[Opening Source document section]

We’re at a workshop on paper electronics run by Coralie Gourguechon, a creative technologist and product designer who has spent the past three years pushing the limits of what paper offers to our understanding of electronics. We’re learning to make low-tech speakers composed only of paper, magnets, and copper wire. The particles in the copper are excited by the magnet, causing it to vibrate–and the movement travels through something thin and light enough to allow for maximum vibration, which is where the paper comes in.

Speaker components laid out on a worktop.
Paper circuits. Image credit: Georgina Voss

There are good reasons why Gourguechon’s so interested in paper. It’s a hugely versatile substance: lightweight, flexible, biodegradable, renewable, and cheap (even if the environmental impact of its production, at scale, sometimes leaves something to be desired). Stir in the right additives and it can be strong or delicate, opaque or translucent, repel or attract water.

[Closing Source document section]

(Parts of the exercise):
- A) According to the workshop text, what three materials make up the low-tech speakers?
- B) Rewrite the part of the workshop text between "We’re at a workshop" and "paper comes in.", inclusive, putting "class" in place of "workshop".

[Opening Excerpted records section]

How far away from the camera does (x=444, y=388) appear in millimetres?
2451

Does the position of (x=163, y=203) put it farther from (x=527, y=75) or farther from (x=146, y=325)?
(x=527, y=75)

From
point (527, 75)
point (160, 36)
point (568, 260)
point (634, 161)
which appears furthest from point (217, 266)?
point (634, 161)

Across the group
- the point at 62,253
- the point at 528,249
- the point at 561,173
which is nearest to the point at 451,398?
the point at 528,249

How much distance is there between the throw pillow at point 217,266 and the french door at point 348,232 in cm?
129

[Closing Excerpted records section]

(Solutions per task):
- A) Paper, magnets, and copper wire.

- B)
We’re at a class on paper electronics run by Coralie Gourguechon, a creative technologist and product designer who has spent the past three years pushing the limits of what paper offers to our understanding of electronics. We’re learning to make low-tech speakers composed only of paper, magnets, and copper wire. The particles in the copper are excited by the magnet, causing it to vibrate–and the movement travels through something thin and light enough to allow for maximum vibration, which is where the paper comes in.